Depuis le 27 juin 2026, de nouveaux motifs permettant de refuser l’enregistrement de cette déclaration existent. L’enregistrement peut notamment être refusé lorsque :

  • l’organisme ne dispose pas de locaux lui permettant de réaliser des actions de formation par apprentissage ;
  • son dirigeant de droit ou de fait a fait l’objet, au cours des 4 années précédant la demande, d’une annulation de déclaration d’activité en raison de l’établissement ou de l’utilisation intentionnelle de documents destinés à obtenir indûment un enregistrement, une aide ou la prise en charge d’une formation ;
  • son dirigeant a fait l’objet, au cours des 5 années précédant la demande, d’une décision de rejet de dépenses et de versement prise à la suite d’un contrôle et ne justifie pas du règlement des sommes exigibles.

Le champ des contrôles au cours desquels l’administration peut suspendre les effets de la déclaration d’activité est également élargi.

Une suspension, d’une durée maximale de 4 mois, peut être décidée lorsque les premiers éléments du contrôle font apparaître un non-respect de la réglementation ou des indices sérieux de manœuvres frauduleuses ou de manquements délibérés.

Les motifs de suspension sont les mêmes que ceux existant auparavant : la nouveauté réside dans l’extension du dispositif aux contrôles portant directement sur les organismes et les activités de formation professionnelle.

  • Certaines sanctions pourront être rendues publiques

2 nouveaux dispositifs de publicité des sanctions sont également instaurés depuis le 27 juin 2026, sous réserve de certaines précisions réglementaires ultérieures.

En 1er lieu, les sanctions prononcées par les agents chargés du contrôle ou par les organismes financeurs en cas de manœuvres frauduleuses ou de manquements graves et répétés à la réglementation peuvent faire l’objet d’une mesure de publicité.

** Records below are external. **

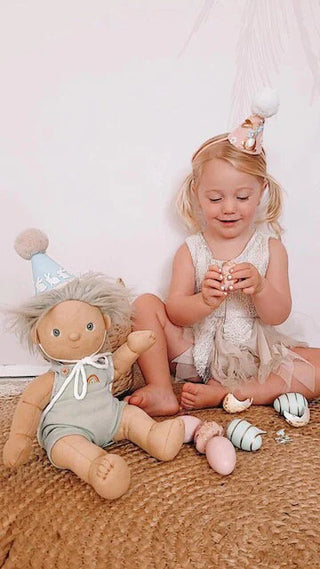 Pink Peter Rabbit Easter Hat - BAM Party and Events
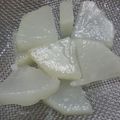 かいたんまむ's cooksnap of when they made 知らなきゃ損！大根の選び方〜下処理まで.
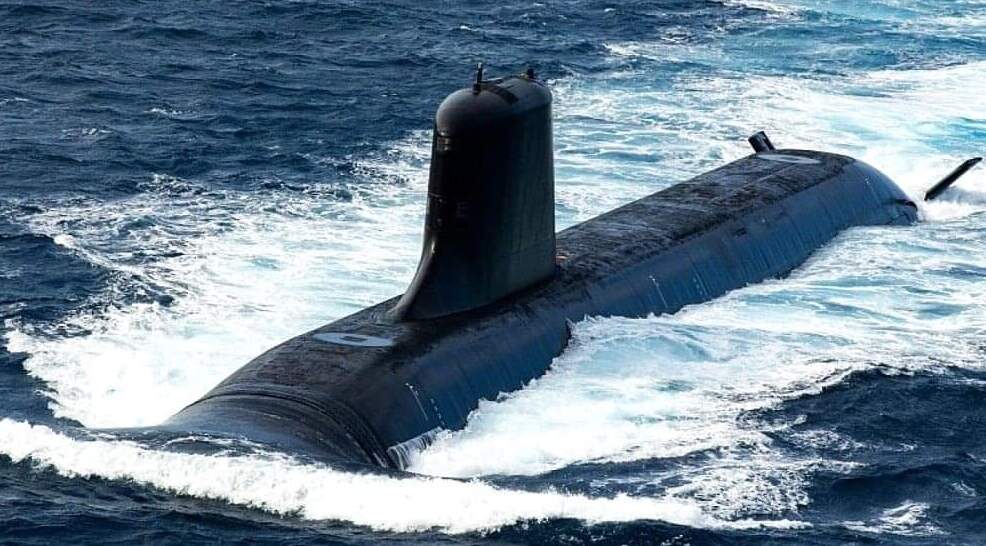 PT PAL dan Naval Grup Resmi Bangun 2 Kapal Selam Scorpene Evolved Full LIB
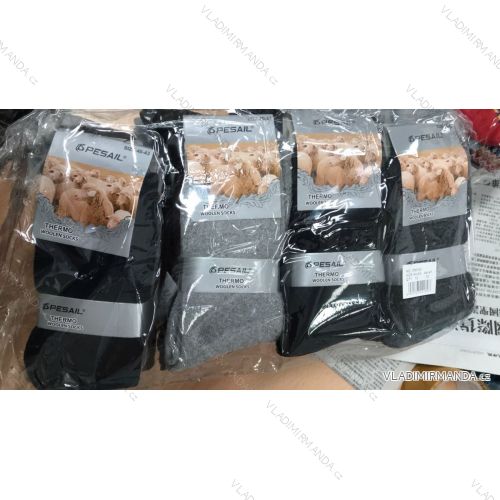 Men's warm medical thermo socks (40-47) PESAIL PES21DW03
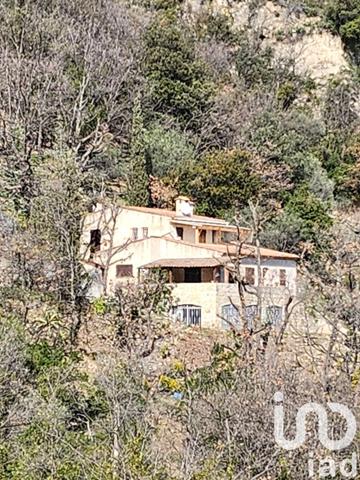 Maison à vendre 6 pièces 190 m² La Roquette-sur-Var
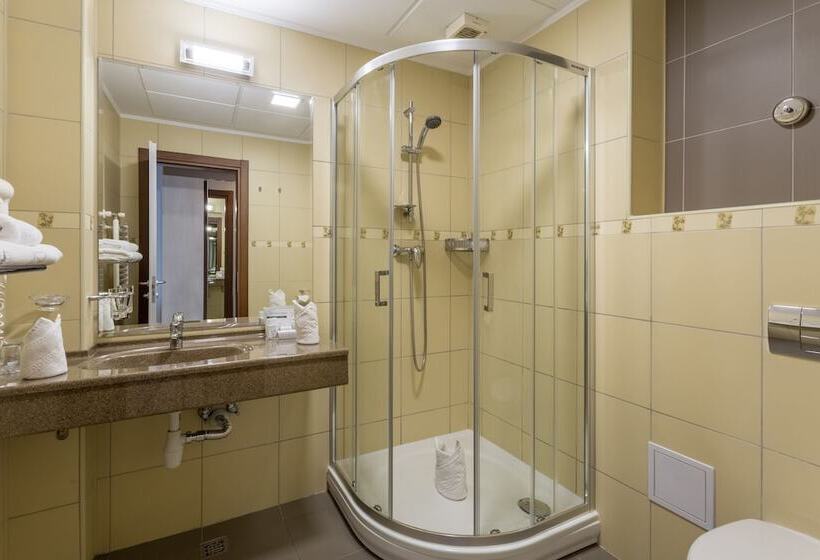 اتاق استاندارد با چشم‌انداز دریاچه, Splendid Conference & Spa Hotel – Adults Only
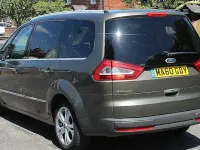 Used Ford Galaxy Titanium X 140 HP (102 kW) 2014 MPV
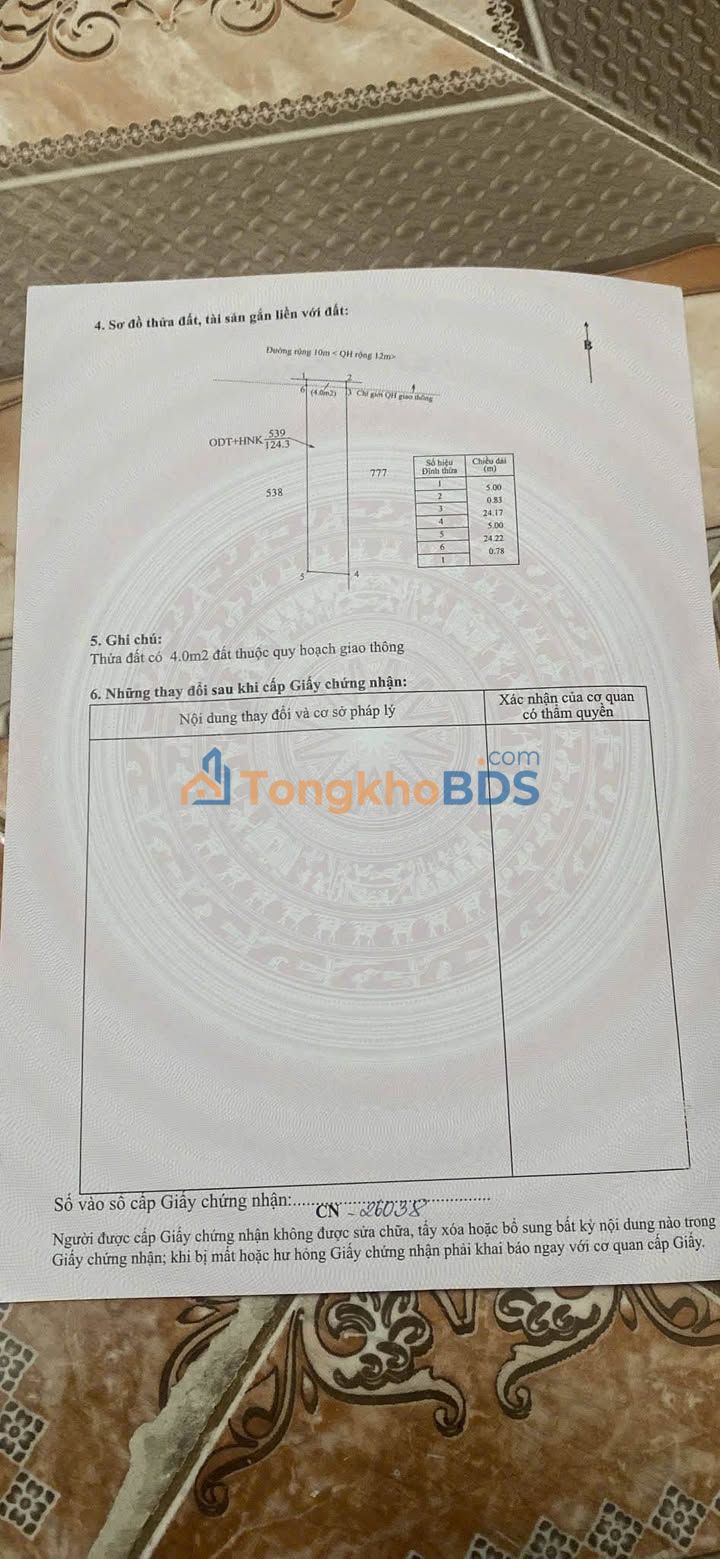 Đất 473 YMOAN Buôn Ma Thuột 125m² 2,95 tỷ - Đường to ô tô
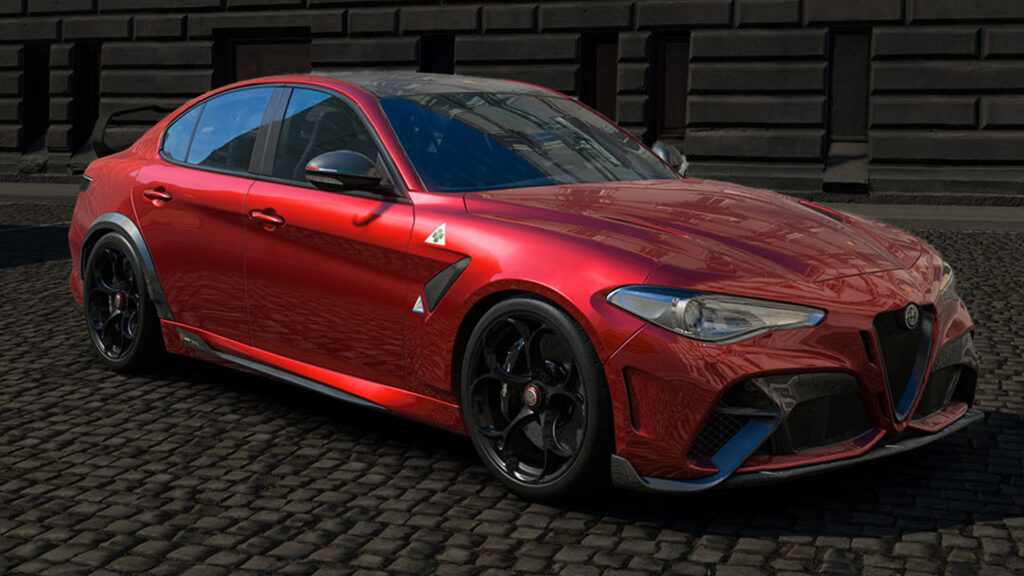 Four more cars revealed for Assetto Corsa EVO’s Early Access release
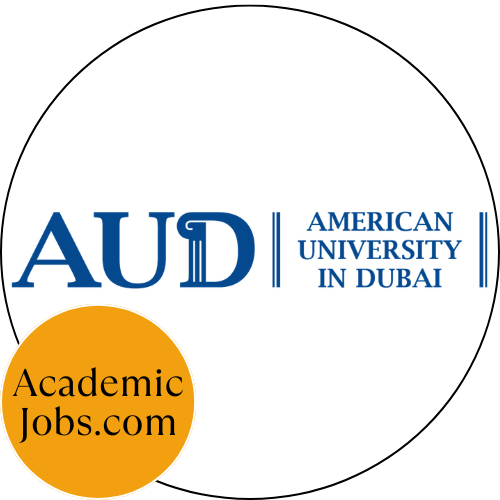 AUD - American University in Dubai logo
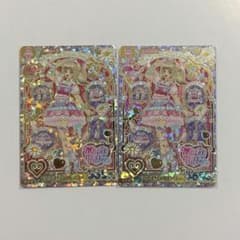 アイカツアンコール 姫石らき ER 2枚セットのサムネイル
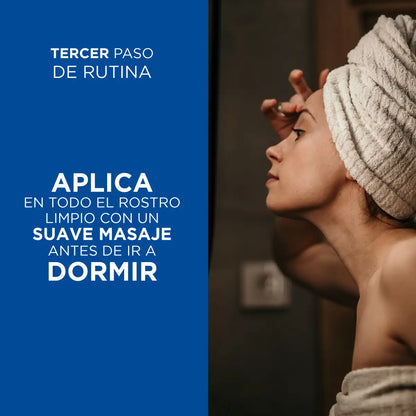 TRIOXIMED Antiedad crema de noche 50gr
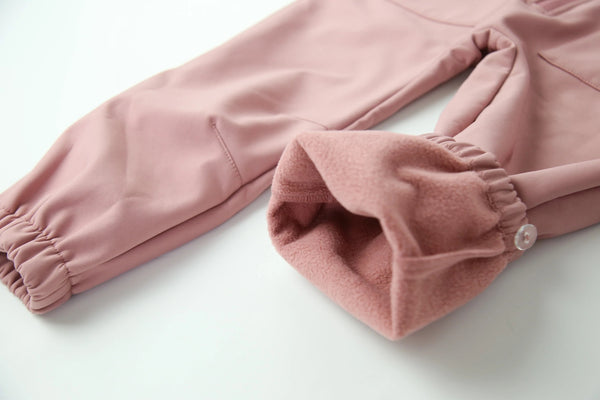 KidORCA Toddler Softshell Playsuit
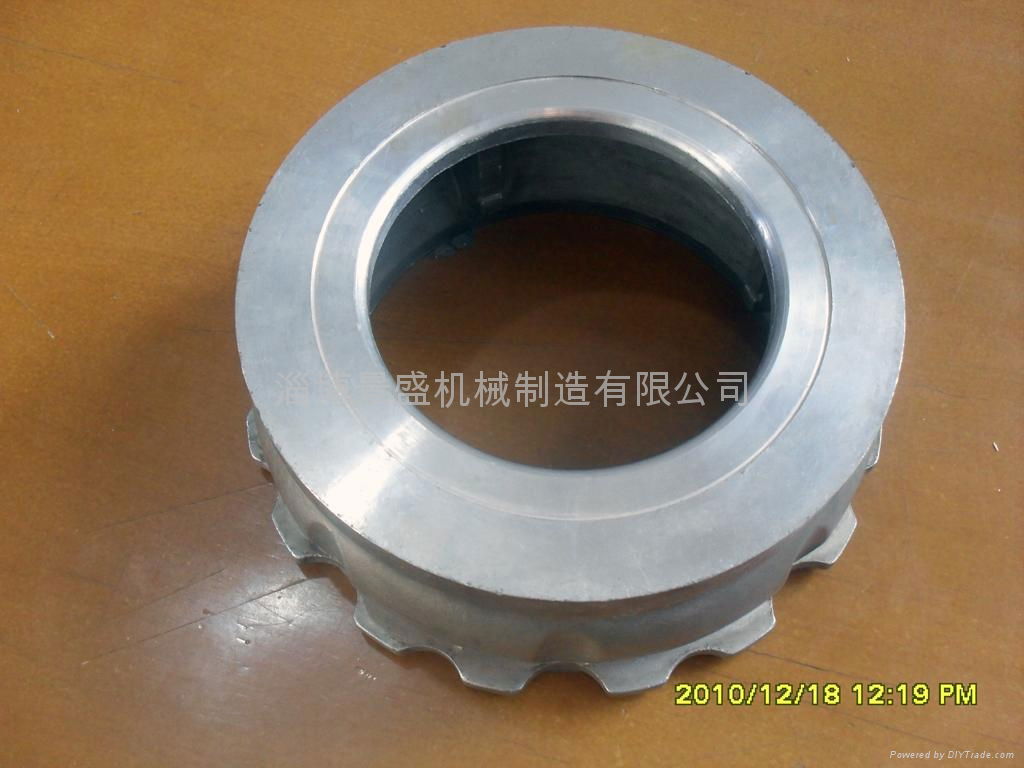 casting machinery parts 3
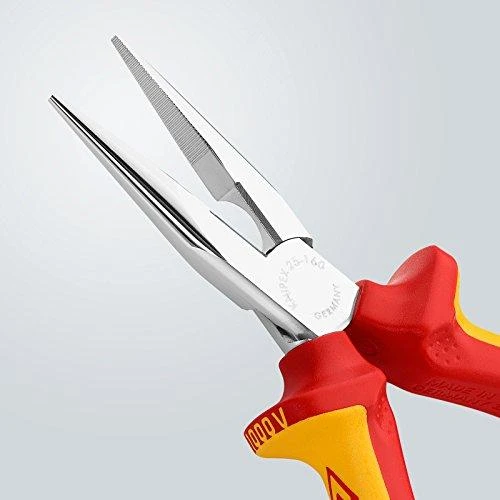 Smailianosės replės VDE 160mm, Knipex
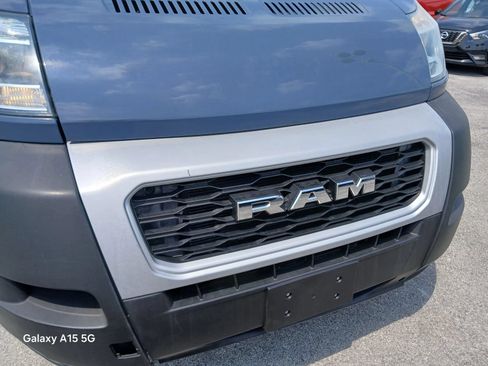 Used 2020 RAM ProMaster 3500 FWD image 21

En 2nd lieu, certaines décisions d’annulation de déclaration d’activité peuvent également être publiées lorsqu’elles résultent :

  • du maintien d’un manquement après une mise en demeure de se conformer à la réglementation ;
  • de l’établissement ou de l’utilisation intentionnelle de documents destinés à obtenir indûment un enregistrement, une aide ou le financement d’une formation.

L’organisme doit être informé, au cours de la procédure contradictoire, de la durée et des modalités de la publicité envisagée.

Pour les annulations de déclaration d’activité, la publication pourra être effectuée pendant une durée maximale d’un an sur un site internet spécifique du ministère chargé de la formation professionnelle.

  • Publicité des formations : une obligation de sincérité renforcée

La publicité réalisée par un organisme de formation ne doit comporter aucune mention susceptible d’induire en erreur.

Depuis le 27 juin 2026, cette interdiction concerne désormais expressément :

  • les conditions d’accès à la formation ;
  • son contenu ;
  • ses modalités d’organisation ;
  • la sanction ou la certification délivrée ;
  • ses modalités de financement ;
  • la situation de l’organisme au regard de son habilitation à préparer à une certification professionnelle, une certification ou une habilitation et à évaluer les candidats aux examens.

La mesure vise notamment à empêcher un organisme de continuer à promouvoir une formation en laissant croire qu’il est habilité à préparer ou à évaluer les candidats à une certification alors que cette habilitation lui a été retirée ou n’a jamais été accordée.

Le non-respect de ces règles peut relever de la nouvelle amende administrative, dans la limite de 4 000 € par manquement.